Problem — After locating the line with "United States, site archbold_FL-41.", retype it and every later line exactly, stopping at the end of the records.

Collection entries —
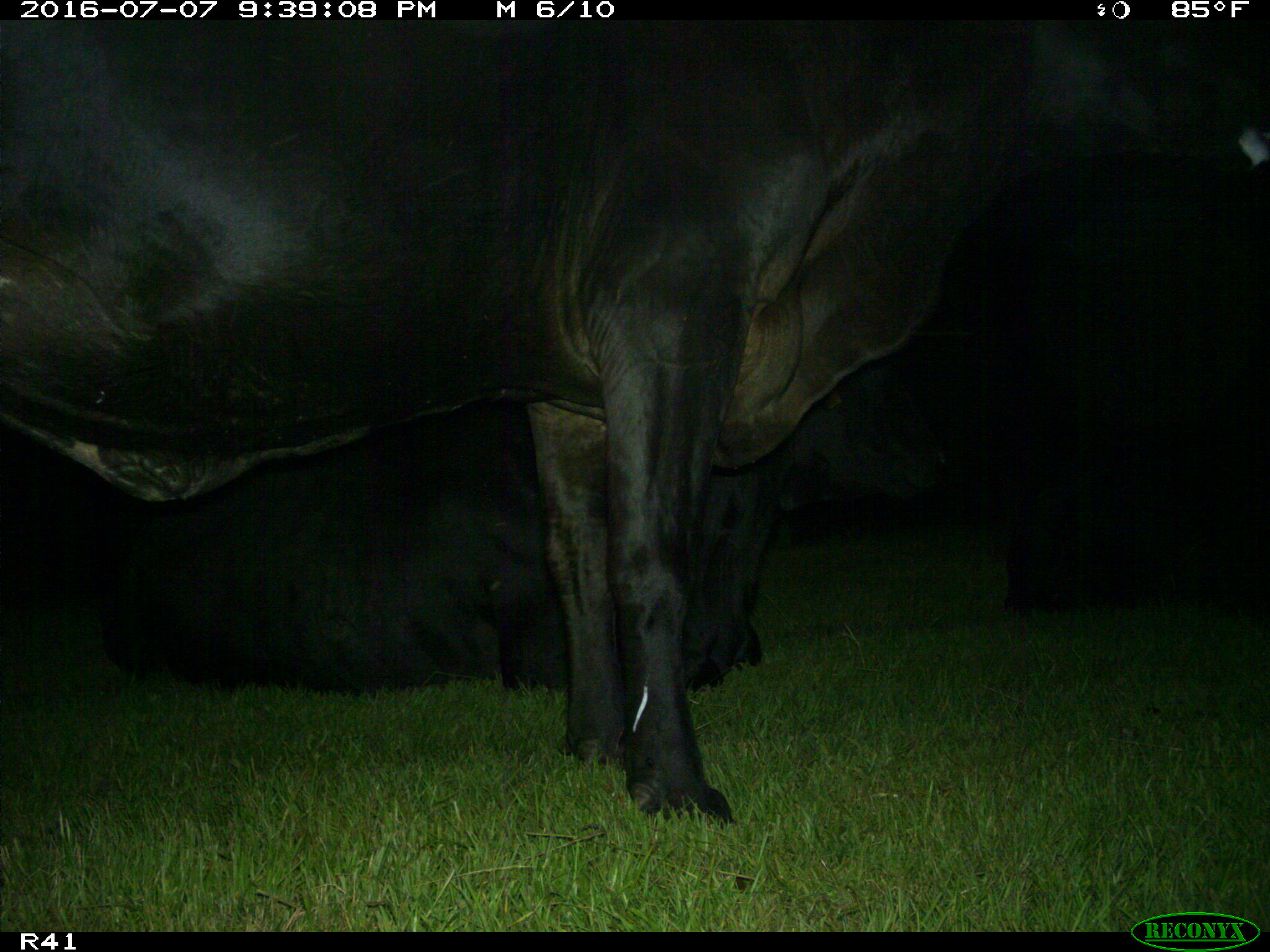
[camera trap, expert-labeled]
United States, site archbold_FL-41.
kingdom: Animalia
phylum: Chordata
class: Mammalia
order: Artiodactyla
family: Bovidae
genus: Bos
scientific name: Bos taurus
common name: domestic cow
Bos taurus (domestic cow).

Exercise output —
United States, site archbold_FL-41.
kingdom: Animalia
phylum: Chordata
class: Mammalia
order: Artiodactyla
family: Bovidae
genus: Bos
scientific name: Bos taurus
common name: domestic cow
Bos taurus (domestic cow).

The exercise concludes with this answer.